Pickwick’s, The Claridges
12 Aurangzeb Road, New Delhi 110011
Tea for two, with heavy snacks: Rs 2,000
Notwithstanding austerity drives and touching scenes of Rahul baba eating poori sabzi in the hinterland, the truth is Congressmen rather like hanging about in hotels, especially those in the vicinity of the all-important AICC. While big shots favour the House of Ming at the Taj and the coffee shop of the Meridien, several middle-rungers and aspirants (yes even the better class of Haryanvi ticket-seeker, not given to hanging around outside bhavans) have a marked fancy for Pickwick’s—cosy, wood-panelled, old worldish and above all, quite unobtrusive.

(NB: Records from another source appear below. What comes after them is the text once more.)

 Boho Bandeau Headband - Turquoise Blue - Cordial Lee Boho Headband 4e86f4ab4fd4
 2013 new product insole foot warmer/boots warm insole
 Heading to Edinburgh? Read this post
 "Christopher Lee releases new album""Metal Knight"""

They generally make a beeline for the back of the restaurant, away from the wide windows overlooking the hotel’s driveway, settle themselves down in a Dickensian huddle on its comfortable sofas and gossip and plot over rounds of tea and chilli cheese toast in the leisurely hours between lunch and dinner. The food is admirably predictable, always a great virtue in a coffee shop. The club sandwich well assembled, the green pea samosas crisp, the fresh sweet lime juice never watery, the tea piping hot. The chilli cheese toast has, we find, been taken off the menu, in favour of some alarmingly chi-chi dishes to advance Pickwick’s claim to being (that awful word) a multi-cuisine restaurant. But no matter, the obliging staff will produce it on demand.